Index(['Close', 'High', 'Low', 'Open', 'Volume', 'mkt', 'mcupm', 'mcnr',
 'mucdown', 'mdcup', 'PE', 'Earnings', 'T10Y3M', 'GDP', 'gdp_qoq',
 'recession1q', 'recession2q', 'UNRATE', 'UNRATE_avgvel3', 'CPIAUCSL',
 'cpimom', 'UMCSENT', 'UMCSENT_avgvel3', 'Close_sma20', 'Close_sma50',
 'Close_sma200', 'Close_nma1', 'Volume_nma1', 'Close_nma5',
 'Volume_nma5', 'Close_nma10', 'Volume_nma10', 'Close_nma15',
 'Volume_nma15', 'Close_nma20', 'Volume_nma20', 'Close_nma30',
 'Volume_nma30', 'Close_nma50', 'Volume_nma50', 'Close_nma200',
 'Volume_nma200', 'rma_sma50_sma200', 'rma_sma20_sma50', 'PDI50',
 'NDI50', 'ADX', 'Close_lrstd25', 'Close_lrstd63', 'Close_lrstd126',
 'Close_lrstd25_avgvel5', 'Close_lrstd63_avgvel5',
 'Close_lrstd126_avgvel5'],
dtype='object')

The transformations and joins are performed in the code block (above) are briefly described below.
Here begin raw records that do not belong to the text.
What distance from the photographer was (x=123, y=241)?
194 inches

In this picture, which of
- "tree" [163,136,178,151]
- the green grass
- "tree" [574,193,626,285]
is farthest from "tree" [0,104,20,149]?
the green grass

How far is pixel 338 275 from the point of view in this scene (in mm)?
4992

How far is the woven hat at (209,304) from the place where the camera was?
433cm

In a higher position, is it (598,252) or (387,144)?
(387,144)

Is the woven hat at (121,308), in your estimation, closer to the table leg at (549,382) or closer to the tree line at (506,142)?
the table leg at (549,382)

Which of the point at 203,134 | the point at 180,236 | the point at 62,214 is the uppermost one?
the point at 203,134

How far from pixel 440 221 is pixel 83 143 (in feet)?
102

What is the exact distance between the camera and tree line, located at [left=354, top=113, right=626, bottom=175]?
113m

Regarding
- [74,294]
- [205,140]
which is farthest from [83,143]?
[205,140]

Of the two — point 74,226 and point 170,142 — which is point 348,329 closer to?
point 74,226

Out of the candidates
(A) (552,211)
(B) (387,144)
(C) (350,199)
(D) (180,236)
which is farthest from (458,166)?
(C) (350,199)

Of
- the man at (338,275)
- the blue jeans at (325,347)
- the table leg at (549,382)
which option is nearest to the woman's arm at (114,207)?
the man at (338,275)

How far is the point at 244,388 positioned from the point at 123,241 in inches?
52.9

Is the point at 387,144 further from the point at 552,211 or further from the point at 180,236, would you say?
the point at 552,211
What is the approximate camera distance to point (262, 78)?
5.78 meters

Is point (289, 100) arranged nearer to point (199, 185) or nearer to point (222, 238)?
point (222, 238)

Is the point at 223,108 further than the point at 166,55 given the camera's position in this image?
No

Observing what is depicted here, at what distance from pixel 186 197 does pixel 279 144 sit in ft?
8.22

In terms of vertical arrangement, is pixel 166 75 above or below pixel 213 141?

Each of the transformations is supported by functions contained in the fmtransforms.py module.

The fmjoinff() function joins the detailed market cycle dataframe df_mc, and SP 500 price-earnings dataframe. The fmjoinff() function will fill forward and drop NA columns corresponding to any non-market days. We also generate and include the PE month over month and earnings month over month variables. However, in this specific case, the df_ml and df_spee_daily there no NAs and, therefore, no drops.
The gdprecession() function calculates the quarterly percent change gdp_qoq (GDP this quarter / GDP last quarter - 1) and adds it to the df_gdp dataframe. These variables are joined to the df_ml dataframe with fmjoinff(). In this case, there is only one GDP reported per quarter. The fill forward functionality will fill the missing values so that there are valid GDP numbers for each day, corresponding to the previously reported GDP.
Similarly, month over month consumer price index is calculated by the cpimom() function and joined into the df_ml data frame with fill forward to fill in missing values.
The consumer sentiment month over month change is calculated by the period_percent_change() function. As will be observed during the analysis phase below, we will see that the CPIAUCSL direction (positive or negative) is correlated with market cycles. The consumer sentiment (CPIAUCSL) is then joined into the df_ml data frame, and the monthly values are filled forward.
Momentum variables are calculated with simple moving averages, dfsma() function, of the close price. These variables are not detrended as is required in machine learning but are useful later for human interpretation.
For machine-learning purposes, normalized moving averages are computed by averaging the normalized 1-day price difference (close price today / close price yesterday - 1). As shown in the code block, the moving averages are computed over the windows of [1,5,10,15,20,30,50,200]. The resulting variables are added to the df_ml data frame by the dfnma() function.
Often, investors use the relative difference between the 50-day and 200-day moving averages as trading signals. The 50-day moving average crossing above the 200-day moving average is interpreted as a buy, and 50-day crossing below the 200-day moving average is interpreted as a sell signal. The dfrma() function takes a ratio of the input variables and returns them as columns in the df_ml dataframe. The relative 50-day and 200-day movements are computed for close price and volume.
The Average Direction Index (ADX) is used to determine if the price is trending strongly in the positive or negative direction.$^{2}$ The dfadx() function computes the ADX with the indicated window averaging period as input (50-days as shown below).
Volatility measures indicate market stability. The standard financial method to measure volatility is with log return standard deviation.$^{2}$ The dflogretstd() function computes the log return standard deviation over indicated averaging windows, 25, 63, 126, as shown below. Finally, the complete list of variables included in the df_ml dataframe is listed below the code block.

Data Analysis

Though there are numerous data from various sources, it will help to organize our analysis into a few salient categories, as follows.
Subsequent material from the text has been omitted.